§ **GIVEN TEXT**
______
During an interview on 12/19/2025 at 4:06 PM, with the DON, the DON stated he saw the police arrive at the facility on 12/18/2025. The DON stated he was informed by RNS 1 that Resident 1 was the one who called and spoke to the police. The DON stated he did not know the reason for the police visit and the DON did not ask or investigate why the police came. The DON stated RNS 1 did not inform him on 12/18/2025 that Resident 1 reported to RNS 1 that Resident 1 was getting harassed and was assaulted by Resident 2. The DON stated if there is any report of suspected abuse, it should be reported to the State Agencies within two hours. The DON stated it was important to report suspected abuse to the abuse coordinator, CDPH, Ombudsman, and police so an investigation can be started, prevent future abuse in the facility, and for the safety of the residents.
During a review of the facility’s policy and procedure (P&P), titled, “Abuse Prevention and Prohibition Program,” revised 8/2023, the P&P indicated the following:
1. The Facility promptly and thoroughly investigates reports of resident abuse.
2. The Administrator will submit initial and follow-up written reports of the results of abuse investigations and consequent actions to the appropriate agencies.
3. The Facility shall retain documentation relating to the investigation in a separate investigation file.
4. The Facility will report allegations of abuse immediately but no later than 2 hours after forming the suspicion- if the alleged violation involves abuse or results in serious bodily injury to the state survey agency, adult protective services, law enforcement, and the Ombudsman.
5. A telephone or internet report of known or suspected instance of abuse shall include the following information if known:
a. The name of the person making the report;
b. The name and age of the resident;
c. The present location of the resident;
d. The names and addresses of the resident’s responsible party, family members, or any other adult responsible for the resident’s care;
e. The nature and extent of the resident’s condition;
f. The date of the incident; and
g. Any other information, including information that led to that person to suspect abuse.
______
§ **PROBLEM DETAILS**
Resume the inspection report on the facility's handling of abuse reports, starting right after its final line.

[Items from a data source]
______
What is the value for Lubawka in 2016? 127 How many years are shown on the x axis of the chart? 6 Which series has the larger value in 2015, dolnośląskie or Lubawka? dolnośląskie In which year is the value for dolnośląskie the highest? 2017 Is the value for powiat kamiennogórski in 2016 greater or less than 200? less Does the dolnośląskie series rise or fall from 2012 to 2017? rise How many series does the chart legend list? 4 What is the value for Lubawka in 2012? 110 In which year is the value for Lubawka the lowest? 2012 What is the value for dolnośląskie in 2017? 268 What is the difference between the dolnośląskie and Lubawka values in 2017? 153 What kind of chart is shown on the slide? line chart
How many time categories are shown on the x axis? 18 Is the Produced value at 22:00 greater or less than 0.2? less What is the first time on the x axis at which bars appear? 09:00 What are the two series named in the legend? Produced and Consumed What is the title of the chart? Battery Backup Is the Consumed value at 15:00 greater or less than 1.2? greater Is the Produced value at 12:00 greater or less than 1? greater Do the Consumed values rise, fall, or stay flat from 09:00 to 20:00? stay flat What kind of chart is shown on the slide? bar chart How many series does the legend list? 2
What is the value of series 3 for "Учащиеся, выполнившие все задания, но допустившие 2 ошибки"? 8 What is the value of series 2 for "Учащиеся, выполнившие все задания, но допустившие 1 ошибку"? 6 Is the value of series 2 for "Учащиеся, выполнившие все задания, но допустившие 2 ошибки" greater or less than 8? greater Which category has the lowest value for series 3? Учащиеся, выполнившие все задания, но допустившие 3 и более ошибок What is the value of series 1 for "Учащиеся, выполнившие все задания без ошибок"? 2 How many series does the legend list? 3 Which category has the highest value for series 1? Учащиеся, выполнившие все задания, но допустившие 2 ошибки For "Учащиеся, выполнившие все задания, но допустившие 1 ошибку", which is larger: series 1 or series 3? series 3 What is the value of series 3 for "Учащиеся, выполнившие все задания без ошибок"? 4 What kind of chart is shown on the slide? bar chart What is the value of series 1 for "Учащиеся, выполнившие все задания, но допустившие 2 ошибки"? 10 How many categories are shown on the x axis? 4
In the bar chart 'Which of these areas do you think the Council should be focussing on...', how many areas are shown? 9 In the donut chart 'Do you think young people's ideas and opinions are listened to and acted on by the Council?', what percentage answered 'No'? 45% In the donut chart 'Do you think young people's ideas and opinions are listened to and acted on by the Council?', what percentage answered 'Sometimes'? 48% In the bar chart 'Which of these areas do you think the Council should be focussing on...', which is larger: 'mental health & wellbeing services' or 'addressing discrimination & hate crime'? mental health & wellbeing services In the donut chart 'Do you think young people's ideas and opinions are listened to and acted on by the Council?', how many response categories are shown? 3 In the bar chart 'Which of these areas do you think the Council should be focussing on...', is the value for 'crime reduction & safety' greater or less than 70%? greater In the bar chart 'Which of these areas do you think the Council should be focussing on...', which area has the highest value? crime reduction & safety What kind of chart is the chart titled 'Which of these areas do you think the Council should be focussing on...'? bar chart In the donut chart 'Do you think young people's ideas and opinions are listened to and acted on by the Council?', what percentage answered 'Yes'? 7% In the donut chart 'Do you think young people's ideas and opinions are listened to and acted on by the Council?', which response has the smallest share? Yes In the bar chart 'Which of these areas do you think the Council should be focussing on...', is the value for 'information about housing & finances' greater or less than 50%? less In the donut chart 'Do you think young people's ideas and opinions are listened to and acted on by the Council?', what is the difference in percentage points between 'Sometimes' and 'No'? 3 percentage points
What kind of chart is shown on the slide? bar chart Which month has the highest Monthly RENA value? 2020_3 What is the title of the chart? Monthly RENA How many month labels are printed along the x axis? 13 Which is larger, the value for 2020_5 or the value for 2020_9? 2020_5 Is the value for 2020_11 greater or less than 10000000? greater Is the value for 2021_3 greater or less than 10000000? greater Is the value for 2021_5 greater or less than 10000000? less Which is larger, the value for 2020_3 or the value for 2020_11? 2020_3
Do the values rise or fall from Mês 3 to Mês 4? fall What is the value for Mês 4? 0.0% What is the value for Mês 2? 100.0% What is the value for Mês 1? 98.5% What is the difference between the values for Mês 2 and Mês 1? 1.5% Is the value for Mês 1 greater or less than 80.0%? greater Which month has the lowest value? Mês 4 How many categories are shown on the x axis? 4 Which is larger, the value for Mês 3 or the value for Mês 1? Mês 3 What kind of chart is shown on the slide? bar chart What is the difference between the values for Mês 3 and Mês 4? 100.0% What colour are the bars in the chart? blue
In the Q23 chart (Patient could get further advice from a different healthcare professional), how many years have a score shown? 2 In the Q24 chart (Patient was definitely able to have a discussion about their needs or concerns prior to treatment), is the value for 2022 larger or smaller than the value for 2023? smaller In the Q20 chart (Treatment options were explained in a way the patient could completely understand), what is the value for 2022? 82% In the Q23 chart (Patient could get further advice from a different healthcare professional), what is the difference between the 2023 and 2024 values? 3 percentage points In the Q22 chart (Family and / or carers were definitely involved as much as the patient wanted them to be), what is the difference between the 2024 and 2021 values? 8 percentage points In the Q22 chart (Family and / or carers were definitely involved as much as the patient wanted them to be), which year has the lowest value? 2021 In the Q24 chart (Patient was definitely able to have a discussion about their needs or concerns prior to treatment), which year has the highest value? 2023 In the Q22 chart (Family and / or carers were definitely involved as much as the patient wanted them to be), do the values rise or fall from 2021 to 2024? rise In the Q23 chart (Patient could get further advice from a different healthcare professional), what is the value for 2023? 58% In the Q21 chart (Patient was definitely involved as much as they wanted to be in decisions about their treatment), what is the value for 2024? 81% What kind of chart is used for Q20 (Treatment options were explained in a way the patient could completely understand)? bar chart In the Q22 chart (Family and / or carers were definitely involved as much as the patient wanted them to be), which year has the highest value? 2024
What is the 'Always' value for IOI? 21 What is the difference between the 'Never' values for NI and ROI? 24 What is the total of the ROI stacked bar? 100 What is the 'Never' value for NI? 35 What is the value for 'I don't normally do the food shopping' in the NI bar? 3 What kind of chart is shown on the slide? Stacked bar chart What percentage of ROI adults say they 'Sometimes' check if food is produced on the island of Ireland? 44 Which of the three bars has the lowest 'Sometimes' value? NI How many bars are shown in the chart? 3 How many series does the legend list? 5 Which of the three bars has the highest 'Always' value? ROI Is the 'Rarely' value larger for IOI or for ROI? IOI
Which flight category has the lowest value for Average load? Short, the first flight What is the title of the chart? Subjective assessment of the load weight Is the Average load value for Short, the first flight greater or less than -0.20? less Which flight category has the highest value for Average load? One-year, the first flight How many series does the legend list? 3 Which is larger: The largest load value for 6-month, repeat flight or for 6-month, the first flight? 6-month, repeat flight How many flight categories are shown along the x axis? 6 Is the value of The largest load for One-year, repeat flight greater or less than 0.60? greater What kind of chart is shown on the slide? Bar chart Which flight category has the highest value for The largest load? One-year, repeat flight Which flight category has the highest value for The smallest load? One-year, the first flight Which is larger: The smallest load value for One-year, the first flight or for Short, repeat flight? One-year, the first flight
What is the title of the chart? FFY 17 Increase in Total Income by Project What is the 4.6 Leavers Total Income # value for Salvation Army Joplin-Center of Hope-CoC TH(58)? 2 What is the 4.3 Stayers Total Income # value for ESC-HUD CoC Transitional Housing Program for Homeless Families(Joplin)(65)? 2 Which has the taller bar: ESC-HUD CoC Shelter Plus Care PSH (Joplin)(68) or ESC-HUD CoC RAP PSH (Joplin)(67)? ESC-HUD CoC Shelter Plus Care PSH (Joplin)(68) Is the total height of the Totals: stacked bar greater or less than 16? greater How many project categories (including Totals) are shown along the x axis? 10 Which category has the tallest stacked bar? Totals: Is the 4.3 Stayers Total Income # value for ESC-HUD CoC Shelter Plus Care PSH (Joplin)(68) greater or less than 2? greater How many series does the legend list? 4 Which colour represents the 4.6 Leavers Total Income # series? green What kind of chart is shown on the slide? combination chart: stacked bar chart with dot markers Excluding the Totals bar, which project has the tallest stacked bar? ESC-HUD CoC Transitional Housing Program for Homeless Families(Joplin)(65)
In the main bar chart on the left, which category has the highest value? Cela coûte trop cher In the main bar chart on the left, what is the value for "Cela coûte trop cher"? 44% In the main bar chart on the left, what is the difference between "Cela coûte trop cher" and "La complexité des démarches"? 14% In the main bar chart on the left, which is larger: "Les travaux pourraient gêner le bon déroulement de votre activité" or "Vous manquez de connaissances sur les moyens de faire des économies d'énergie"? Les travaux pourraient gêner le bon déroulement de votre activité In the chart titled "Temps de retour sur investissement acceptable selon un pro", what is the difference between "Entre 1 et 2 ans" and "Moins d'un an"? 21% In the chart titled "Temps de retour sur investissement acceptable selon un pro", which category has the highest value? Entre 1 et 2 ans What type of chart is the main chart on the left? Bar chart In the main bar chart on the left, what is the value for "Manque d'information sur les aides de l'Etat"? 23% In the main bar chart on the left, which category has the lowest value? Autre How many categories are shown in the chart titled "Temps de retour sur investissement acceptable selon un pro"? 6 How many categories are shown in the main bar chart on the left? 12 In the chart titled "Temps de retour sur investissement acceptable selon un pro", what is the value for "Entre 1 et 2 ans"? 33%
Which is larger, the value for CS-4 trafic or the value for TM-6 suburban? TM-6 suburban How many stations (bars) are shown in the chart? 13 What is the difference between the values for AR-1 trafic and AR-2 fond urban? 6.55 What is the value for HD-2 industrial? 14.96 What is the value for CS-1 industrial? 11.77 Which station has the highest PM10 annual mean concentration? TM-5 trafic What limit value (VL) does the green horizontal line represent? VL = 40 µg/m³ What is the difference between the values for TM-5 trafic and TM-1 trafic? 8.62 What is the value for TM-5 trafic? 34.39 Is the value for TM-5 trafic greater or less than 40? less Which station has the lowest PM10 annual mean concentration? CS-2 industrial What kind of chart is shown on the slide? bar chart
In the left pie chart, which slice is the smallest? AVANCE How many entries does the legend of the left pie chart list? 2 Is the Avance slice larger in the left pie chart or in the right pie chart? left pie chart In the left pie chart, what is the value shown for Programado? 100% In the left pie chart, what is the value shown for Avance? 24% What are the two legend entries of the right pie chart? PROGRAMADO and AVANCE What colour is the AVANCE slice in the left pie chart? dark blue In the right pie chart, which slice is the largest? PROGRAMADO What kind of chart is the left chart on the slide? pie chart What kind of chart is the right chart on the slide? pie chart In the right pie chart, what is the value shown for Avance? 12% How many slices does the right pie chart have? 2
______
§ **RESPONSE TO THE TASK**
6. The Investigator may record the initial investigation results on an initial report form and must complete and submit the CDPH SOC 341 (a form used by healthcare workers to report suspected abuse in California).
7. The Investigator provides a copy of the completed investigation report to the Administrator within 5 working days of the initial report. The Facility will submit a follow-up investigative report form or a substantively similar form.
The facility failed to:
1. Investigate an allegation of abuse by Resident 2 to Resident 1 on 12/18/2025. On 12/18/2025, Resident 1 reported to RNS 1 that Resident 1 was getting harassed and assaulted by Resident 2.
2. Report an alleged abuse to CDPH, OMB and local PD within 2 hours after the allegation of abuse between Resident 1 and 2 was reported to RNS 1.
These deficient practices had the potential to place Resident 1 and 2 at risk for further abuse and/or under reporting from the facility.
These violations, jointly, separately, or in any combination, had a direct or immediate relationship to the health, safety, or security of Resident 1 and 2.